### Stored dataset items
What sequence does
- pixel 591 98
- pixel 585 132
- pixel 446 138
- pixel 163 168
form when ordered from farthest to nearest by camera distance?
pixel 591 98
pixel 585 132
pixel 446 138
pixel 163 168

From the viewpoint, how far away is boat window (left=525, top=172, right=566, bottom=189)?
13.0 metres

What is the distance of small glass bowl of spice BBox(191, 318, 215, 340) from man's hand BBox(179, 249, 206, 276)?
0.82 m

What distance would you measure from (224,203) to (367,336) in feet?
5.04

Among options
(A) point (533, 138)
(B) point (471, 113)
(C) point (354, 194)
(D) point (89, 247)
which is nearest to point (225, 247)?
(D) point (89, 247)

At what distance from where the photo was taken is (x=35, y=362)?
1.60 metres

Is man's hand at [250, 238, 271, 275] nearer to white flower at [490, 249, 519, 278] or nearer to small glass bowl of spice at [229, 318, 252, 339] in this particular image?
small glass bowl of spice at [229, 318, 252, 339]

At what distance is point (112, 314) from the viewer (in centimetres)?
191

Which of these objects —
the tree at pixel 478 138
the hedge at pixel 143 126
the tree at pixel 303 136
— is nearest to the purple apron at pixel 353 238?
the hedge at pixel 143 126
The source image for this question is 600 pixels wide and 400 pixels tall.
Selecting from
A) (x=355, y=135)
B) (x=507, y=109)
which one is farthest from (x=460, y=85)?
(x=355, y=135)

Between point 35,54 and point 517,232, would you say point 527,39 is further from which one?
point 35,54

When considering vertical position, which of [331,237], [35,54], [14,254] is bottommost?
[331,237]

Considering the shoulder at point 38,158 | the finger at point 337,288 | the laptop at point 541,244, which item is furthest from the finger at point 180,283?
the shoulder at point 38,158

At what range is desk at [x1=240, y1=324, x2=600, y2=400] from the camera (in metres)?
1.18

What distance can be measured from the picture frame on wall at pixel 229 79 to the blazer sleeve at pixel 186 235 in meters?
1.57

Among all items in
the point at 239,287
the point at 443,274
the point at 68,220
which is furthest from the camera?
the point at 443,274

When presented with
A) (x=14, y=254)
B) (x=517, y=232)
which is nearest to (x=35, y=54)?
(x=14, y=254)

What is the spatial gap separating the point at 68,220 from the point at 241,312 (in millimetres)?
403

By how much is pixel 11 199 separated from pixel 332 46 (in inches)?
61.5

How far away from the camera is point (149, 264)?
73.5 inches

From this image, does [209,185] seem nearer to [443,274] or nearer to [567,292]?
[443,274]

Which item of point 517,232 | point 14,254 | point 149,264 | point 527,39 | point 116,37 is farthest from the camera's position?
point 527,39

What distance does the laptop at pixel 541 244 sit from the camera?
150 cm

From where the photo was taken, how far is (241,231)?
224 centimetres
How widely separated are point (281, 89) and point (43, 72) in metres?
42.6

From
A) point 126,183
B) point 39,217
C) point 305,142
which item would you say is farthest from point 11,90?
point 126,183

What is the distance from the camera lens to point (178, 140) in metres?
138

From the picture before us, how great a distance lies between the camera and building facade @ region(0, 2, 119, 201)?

### Task statement
Reproduce the data above verbatim, beginning with the line that contains "Considering the shoulder" and continuing through the final line of the data.

### Written response
Considering the shoulder at point 38,158 | the finger at point 337,288 | the laptop at point 541,244, which item is furthest from the finger at point 180,283?
the shoulder at point 38,158

At what range is desk at [x1=240, y1=324, x2=600, y2=400] from the camera (in metres)?
1.18

What distance can be measured from the picture frame on wall at pixel 229 79 to the blazer sleeve at pixel 186 235 in meters?
1.57

Among all items in
the point at 239,287
the point at 443,274
the point at 68,220
which is furthest from the camera?
the point at 443,274

When presented with
A) (x=14, y=254)
B) (x=517, y=232)
which is nearest to (x=35, y=54)?
(x=14, y=254)

What is the spatial gap separating the point at 68,220 from the point at 241,312 (in millimetres)?
403

By how much is pixel 11 199 separated from pixel 332 46 (in inches)?
61.5

How far away from the camera is point (149, 264)?
73.5 inches

From this image, does [209,185] seem nearer to [443,274] or nearer to [567,292]?
[443,274]

Which item of point 517,232 | point 14,254 | point 149,264 | point 527,39 | point 116,37 is farthest from the camera's position?
point 527,39

What distance does the laptop at pixel 541 244 sit from the camera?
150 cm

From where the photo was taken, how far is (241,231)?
224 centimetres
How widely separated are point (281, 89) and point (43, 72) in metres?
42.6

From
A) point 126,183
B) point 39,217
C) point 305,142
which item would you say is farthest from point 11,90?
point 126,183

What is the distance from the camera lens to point (178, 140) in metres?
138

From the picture before us, how great a distance lies between the camera and building facade @ region(0, 2, 119, 201)?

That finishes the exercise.